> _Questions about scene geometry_
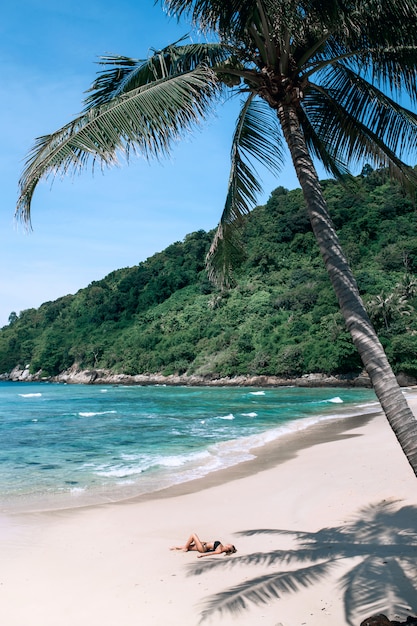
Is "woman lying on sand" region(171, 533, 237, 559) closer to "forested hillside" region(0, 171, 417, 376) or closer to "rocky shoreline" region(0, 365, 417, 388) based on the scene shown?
"forested hillside" region(0, 171, 417, 376)

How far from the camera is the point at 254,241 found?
39.5 m

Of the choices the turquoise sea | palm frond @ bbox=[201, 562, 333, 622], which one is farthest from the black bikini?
the turquoise sea

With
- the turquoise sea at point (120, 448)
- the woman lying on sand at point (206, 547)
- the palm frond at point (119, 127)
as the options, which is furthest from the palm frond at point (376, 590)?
the turquoise sea at point (120, 448)

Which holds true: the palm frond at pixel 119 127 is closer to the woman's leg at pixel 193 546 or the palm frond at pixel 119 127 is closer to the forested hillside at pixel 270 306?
the woman's leg at pixel 193 546

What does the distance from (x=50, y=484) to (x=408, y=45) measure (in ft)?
34.8

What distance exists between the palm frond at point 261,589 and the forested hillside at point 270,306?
102 ft

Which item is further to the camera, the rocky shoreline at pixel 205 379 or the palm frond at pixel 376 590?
the rocky shoreline at pixel 205 379

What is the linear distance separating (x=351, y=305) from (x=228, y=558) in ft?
10.3

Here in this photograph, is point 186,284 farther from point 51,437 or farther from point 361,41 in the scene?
point 361,41

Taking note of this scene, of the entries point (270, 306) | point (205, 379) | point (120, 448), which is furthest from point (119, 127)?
point (270, 306)

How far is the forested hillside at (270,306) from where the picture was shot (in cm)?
4994

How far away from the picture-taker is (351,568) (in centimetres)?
446

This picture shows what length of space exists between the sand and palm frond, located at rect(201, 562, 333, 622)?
1 centimetres

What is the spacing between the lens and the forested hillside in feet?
164
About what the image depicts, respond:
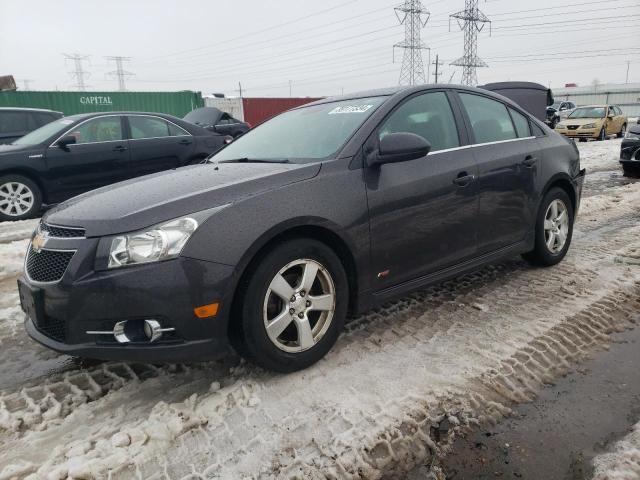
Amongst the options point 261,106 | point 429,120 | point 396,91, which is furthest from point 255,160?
point 261,106

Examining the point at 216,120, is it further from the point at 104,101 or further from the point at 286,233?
the point at 104,101

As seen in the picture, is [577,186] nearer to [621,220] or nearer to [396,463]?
[621,220]

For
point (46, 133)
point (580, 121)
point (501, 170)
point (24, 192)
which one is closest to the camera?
point (501, 170)

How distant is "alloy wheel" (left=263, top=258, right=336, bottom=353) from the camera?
254cm

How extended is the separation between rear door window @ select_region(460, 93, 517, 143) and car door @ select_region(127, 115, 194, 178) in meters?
5.51

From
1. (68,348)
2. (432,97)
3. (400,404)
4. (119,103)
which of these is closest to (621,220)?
(432,97)

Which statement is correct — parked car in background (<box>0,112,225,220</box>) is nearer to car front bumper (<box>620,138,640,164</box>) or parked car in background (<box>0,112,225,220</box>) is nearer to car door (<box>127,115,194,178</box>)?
car door (<box>127,115,194,178</box>)

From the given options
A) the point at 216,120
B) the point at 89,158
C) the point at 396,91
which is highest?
the point at 216,120

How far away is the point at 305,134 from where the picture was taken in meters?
3.34

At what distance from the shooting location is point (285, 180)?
8.71 ft

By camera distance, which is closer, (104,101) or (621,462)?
(621,462)

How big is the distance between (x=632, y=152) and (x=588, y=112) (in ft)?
39.8

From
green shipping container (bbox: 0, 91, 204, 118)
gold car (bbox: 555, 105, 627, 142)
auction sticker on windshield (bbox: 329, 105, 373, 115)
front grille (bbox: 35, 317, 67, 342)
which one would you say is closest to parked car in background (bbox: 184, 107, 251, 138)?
auction sticker on windshield (bbox: 329, 105, 373, 115)

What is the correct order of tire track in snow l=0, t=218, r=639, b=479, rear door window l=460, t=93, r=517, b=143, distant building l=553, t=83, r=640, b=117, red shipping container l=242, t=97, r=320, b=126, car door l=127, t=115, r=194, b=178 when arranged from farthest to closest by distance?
distant building l=553, t=83, r=640, b=117
red shipping container l=242, t=97, r=320, b=126
car door l=127, t=115, r=194, b=178
rear door window l=460, t=93, r=517, b=143
tire track in snow l=0, t=218, r=639, b=479
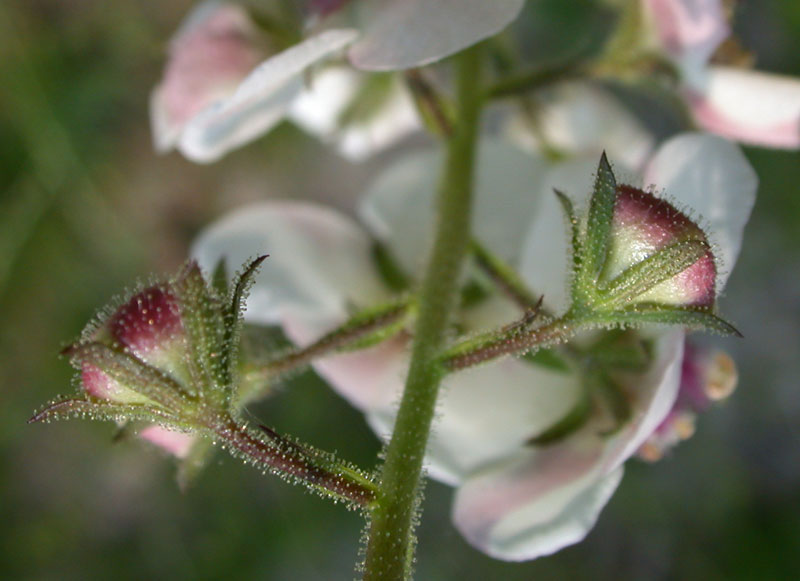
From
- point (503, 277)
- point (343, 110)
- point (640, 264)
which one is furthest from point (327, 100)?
point (640, 264)

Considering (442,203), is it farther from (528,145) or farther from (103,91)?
(103,91)

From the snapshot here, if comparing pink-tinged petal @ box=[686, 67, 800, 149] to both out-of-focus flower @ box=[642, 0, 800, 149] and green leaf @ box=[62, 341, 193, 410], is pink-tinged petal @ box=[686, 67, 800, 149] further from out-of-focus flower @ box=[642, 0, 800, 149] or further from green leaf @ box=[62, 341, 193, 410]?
green leaf @ box=[62, 341, 193, 410]

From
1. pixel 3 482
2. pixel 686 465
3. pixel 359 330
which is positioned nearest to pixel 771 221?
pixel 686 465

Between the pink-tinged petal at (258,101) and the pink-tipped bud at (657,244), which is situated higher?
the pink-tinged petal at (258,101)

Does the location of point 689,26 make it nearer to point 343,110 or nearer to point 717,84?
point 717,84

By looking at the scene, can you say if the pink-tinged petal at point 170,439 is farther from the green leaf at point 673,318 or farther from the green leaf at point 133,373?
the green leaf at point 673,318

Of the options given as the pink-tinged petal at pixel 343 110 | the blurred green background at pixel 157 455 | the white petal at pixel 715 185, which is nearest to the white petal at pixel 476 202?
the pink-tinged petal at pixel 343 110
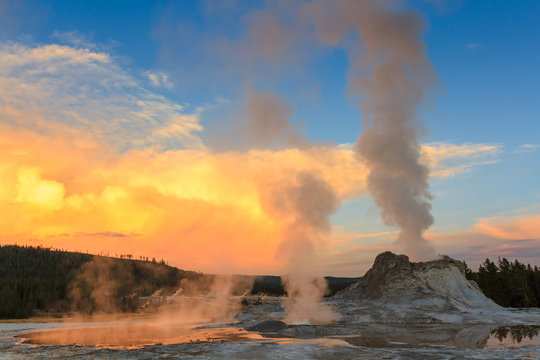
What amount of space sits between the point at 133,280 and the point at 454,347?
147441 mm

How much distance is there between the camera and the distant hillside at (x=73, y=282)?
102188 millimetres

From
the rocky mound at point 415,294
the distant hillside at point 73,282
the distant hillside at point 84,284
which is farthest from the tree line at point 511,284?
the distant hillside at point 73,282

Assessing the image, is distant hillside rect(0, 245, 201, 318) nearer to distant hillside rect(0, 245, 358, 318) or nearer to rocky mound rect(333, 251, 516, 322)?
distant hillside rect(0, 245, 358, 318)

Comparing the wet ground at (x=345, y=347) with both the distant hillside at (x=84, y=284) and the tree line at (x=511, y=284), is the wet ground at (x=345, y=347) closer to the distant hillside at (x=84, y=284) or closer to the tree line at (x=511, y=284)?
the tree line at (x=511, y=284)

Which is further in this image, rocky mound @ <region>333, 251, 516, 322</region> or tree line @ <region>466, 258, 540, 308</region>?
tree line @ <region>466, 258, 540, 308</region>

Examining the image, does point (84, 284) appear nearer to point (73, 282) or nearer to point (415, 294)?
point (73, 282)

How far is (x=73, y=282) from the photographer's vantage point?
121m

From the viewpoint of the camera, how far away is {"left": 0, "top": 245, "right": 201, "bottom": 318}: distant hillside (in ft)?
335

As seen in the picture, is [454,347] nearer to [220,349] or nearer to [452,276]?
[220,349]

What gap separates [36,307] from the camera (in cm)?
10281

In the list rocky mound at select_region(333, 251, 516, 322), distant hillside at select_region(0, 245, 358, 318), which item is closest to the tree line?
rocky mound at select_region(333, 251, 516, 322)

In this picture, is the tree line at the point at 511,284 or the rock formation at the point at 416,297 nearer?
the rock formation at the point at 416,297

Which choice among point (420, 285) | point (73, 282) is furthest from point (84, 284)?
point (420, 285)

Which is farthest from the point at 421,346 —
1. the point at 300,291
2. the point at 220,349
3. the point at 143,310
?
the point at 143,310
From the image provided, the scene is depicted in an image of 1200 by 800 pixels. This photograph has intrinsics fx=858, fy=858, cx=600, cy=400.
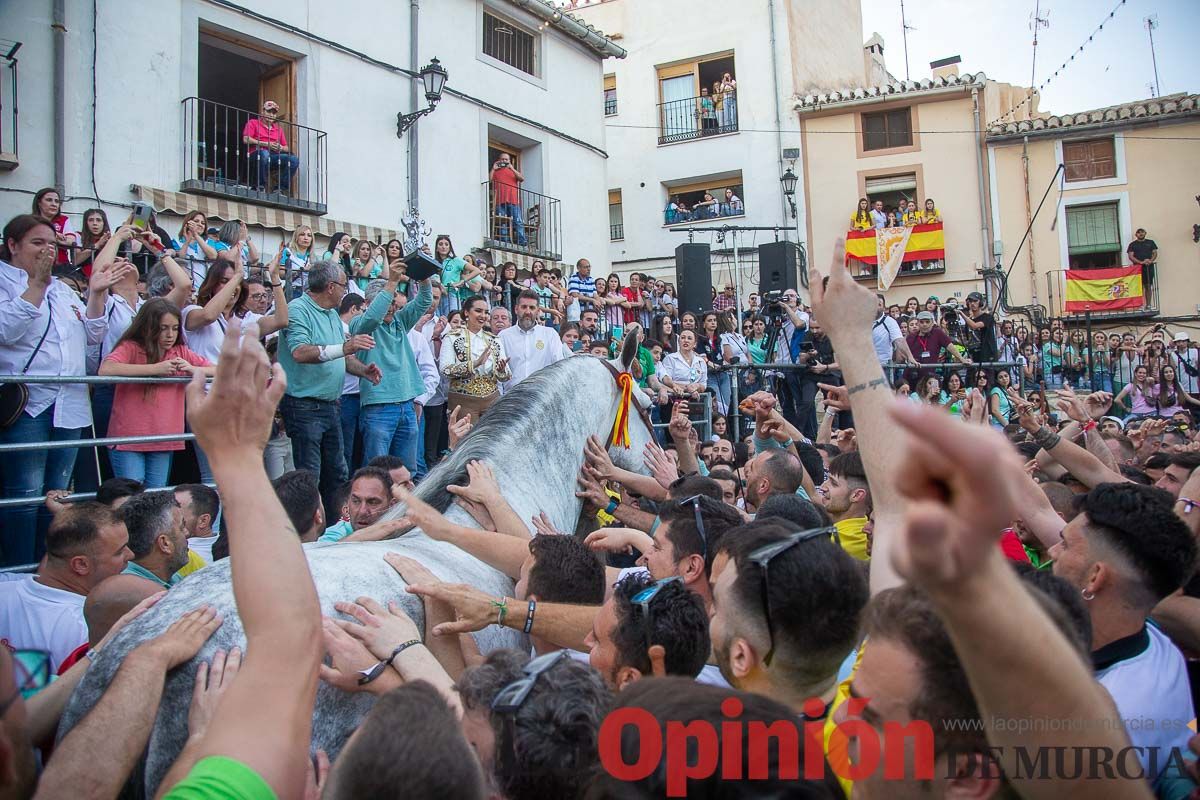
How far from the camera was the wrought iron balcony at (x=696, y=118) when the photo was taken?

> _WHAT THE TASK ASKS_
Count the lines in the listing above that contain the string "turquoise".

> _ANSWER TO THE PROBLEM_
4